[Extracted data entries]
== == ==

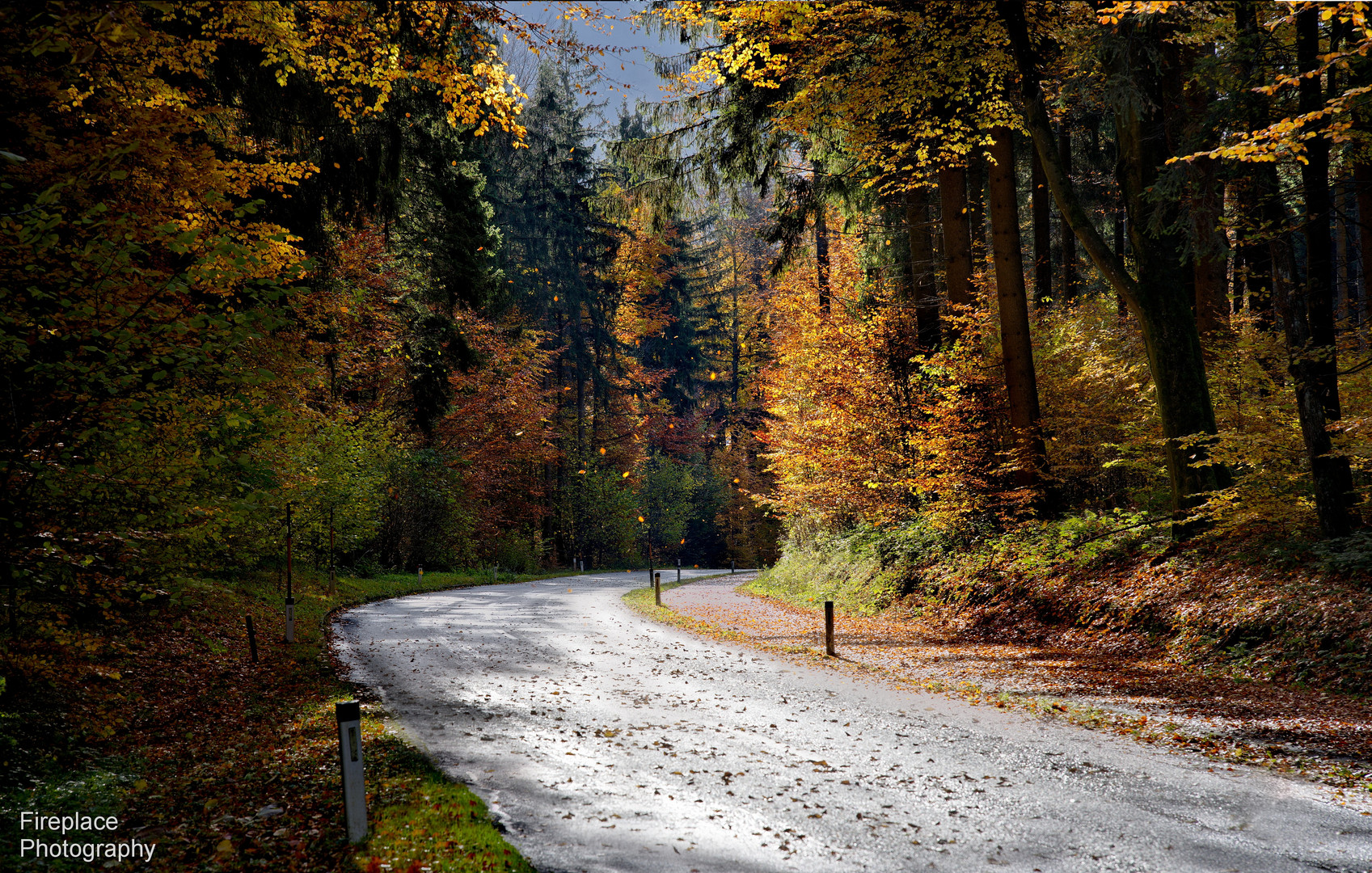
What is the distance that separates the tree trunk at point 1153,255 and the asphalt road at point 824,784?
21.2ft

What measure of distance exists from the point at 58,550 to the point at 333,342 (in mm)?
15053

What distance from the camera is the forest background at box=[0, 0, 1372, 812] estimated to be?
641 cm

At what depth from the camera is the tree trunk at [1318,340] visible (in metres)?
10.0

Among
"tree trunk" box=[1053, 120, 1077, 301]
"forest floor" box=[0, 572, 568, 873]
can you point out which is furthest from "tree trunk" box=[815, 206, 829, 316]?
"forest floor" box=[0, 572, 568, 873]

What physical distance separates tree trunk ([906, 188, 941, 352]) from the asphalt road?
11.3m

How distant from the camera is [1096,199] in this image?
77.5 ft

== == ==

Please rewrite all of the rows above, requests included, with every distance, depth and box coordinate in the answers multiplied by 1.15 and rounded to its original number of decimal places, halves rounded up. Leave the pictures out of your answer.

Answer in full:
What is the distance that separates the tree trunk at point 1153,255 and the asphalt road at point 824,784?
24.4ft

What measure of distance exists from the point at 58,550 to the point at 333,342 (in mm)?
17311

What distance from the camera is the forest background at box=[0, 0, 1372, 812] estimated to be?
737 cm

At what depth from the camera is the tree trunk at [1318,340] visible (in metres)?
11.5

Among
"tree trunk" box=[1053, 120, 1077, 301]
"forest floor" box=[0, 572, 568, 873]
can you point out which is furthest from "tree trunk" box=[815, 206, 829, 316]?
"forest floor" box=[0, 658, 653, 1004]

What physical distance separates tree trunk ([906, 188, 941, 352]) from the asphalt road?
13.0m

How distant from the camera is [1096,199] in this image?
89.1 ft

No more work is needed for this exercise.